What do you think is the common thread that runs through all of your work?

Always hard to sum these things up and not sound like a cliche, but some human connection and a sense of bringing everything down to earth seems like it surfaces time and time again.

What has been the highlight of your career so far?

I always seem to enjoy what I’m working on at the moment the most and really am focused on the process.

What has been the hardest lesson you have had to learn?

The hardest lesson of photography has been a constant long before our current era. It’s the idea that even if your work is absolutely GREAT, it still may be a challenge to figure out how to make a living.

How do you think the commercial photography industry has changed since your career began?

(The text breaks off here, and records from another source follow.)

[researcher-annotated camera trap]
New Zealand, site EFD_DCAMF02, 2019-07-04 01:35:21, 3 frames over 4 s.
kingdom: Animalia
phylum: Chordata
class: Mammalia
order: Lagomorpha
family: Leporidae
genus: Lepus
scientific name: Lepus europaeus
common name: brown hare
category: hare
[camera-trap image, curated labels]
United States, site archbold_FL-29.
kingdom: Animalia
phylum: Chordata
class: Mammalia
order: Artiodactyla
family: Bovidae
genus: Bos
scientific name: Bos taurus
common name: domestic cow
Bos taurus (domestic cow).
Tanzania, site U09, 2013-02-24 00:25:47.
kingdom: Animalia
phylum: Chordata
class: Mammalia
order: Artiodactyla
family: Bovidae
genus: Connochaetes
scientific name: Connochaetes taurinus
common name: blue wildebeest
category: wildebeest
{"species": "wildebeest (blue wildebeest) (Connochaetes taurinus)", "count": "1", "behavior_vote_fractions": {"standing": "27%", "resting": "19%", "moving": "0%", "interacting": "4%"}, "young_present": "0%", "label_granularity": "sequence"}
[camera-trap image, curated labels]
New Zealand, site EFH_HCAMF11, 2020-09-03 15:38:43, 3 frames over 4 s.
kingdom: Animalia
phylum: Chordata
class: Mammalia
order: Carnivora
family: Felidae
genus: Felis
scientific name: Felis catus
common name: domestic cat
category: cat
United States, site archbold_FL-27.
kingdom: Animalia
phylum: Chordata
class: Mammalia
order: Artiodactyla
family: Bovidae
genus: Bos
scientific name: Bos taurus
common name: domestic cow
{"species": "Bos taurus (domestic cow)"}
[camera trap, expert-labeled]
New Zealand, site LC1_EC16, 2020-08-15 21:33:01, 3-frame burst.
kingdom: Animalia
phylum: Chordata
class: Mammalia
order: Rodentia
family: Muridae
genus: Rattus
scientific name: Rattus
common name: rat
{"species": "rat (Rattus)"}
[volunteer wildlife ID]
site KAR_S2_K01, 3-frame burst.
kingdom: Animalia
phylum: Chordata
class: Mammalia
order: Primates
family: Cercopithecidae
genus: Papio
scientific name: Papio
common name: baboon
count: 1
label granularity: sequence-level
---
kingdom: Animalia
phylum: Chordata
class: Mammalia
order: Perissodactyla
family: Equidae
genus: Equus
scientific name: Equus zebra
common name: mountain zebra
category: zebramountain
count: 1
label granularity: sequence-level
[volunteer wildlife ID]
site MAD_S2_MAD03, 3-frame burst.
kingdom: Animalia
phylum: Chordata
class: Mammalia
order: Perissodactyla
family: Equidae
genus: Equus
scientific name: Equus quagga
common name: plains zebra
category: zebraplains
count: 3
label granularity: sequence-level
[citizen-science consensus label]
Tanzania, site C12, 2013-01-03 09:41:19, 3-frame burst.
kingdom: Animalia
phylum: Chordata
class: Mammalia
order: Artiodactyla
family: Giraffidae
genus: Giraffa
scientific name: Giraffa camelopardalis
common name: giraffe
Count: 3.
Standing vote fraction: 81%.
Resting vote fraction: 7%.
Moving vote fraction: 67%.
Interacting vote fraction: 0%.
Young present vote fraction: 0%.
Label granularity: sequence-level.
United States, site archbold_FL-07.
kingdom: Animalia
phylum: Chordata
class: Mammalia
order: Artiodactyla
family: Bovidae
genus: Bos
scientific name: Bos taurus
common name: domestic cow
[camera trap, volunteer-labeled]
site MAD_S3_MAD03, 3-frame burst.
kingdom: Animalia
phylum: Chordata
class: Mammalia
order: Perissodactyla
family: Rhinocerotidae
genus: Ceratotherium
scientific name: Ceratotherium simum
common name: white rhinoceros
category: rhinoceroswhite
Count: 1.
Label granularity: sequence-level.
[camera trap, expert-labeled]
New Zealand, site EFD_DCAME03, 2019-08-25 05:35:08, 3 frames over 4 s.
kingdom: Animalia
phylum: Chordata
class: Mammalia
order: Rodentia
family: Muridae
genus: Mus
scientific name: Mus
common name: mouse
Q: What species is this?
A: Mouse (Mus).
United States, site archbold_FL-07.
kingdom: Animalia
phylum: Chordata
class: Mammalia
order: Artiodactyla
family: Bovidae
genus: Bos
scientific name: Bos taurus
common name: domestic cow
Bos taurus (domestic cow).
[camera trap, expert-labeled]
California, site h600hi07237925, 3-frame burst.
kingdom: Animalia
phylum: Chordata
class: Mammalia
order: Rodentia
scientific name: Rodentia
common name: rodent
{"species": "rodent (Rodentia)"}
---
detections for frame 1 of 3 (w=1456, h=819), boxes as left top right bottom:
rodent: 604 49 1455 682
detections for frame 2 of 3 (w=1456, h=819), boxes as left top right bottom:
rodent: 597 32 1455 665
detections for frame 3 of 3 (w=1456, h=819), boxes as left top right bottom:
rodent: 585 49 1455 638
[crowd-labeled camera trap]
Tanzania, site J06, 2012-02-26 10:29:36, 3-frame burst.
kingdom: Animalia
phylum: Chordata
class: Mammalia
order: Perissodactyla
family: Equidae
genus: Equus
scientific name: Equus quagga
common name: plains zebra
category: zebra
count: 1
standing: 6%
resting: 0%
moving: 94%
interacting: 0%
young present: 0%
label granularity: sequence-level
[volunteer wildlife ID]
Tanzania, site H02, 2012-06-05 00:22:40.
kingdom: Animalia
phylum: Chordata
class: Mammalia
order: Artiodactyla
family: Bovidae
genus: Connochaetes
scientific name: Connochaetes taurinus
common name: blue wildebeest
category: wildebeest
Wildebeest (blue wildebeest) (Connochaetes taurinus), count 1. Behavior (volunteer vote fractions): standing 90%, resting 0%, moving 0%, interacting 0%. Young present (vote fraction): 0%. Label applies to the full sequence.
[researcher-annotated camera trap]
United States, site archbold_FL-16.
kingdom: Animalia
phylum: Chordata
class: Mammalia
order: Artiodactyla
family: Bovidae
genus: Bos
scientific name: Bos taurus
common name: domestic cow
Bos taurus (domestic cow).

For me, I’ve always been in the game but then outside of it as well. The changes in commercial photography have hit like waves but honestly, it was hard for me to make a living in the past and it’s hard now! The only way I can navigate it is to not put too much faith in the highs and not to get too taken down by the lows. Try not to chase trends, try to set yourself up to do your best work, and kindness is always welcome. These things will most likely be constants that can help during the changing commercial market.

How many cats do you have and what are their names?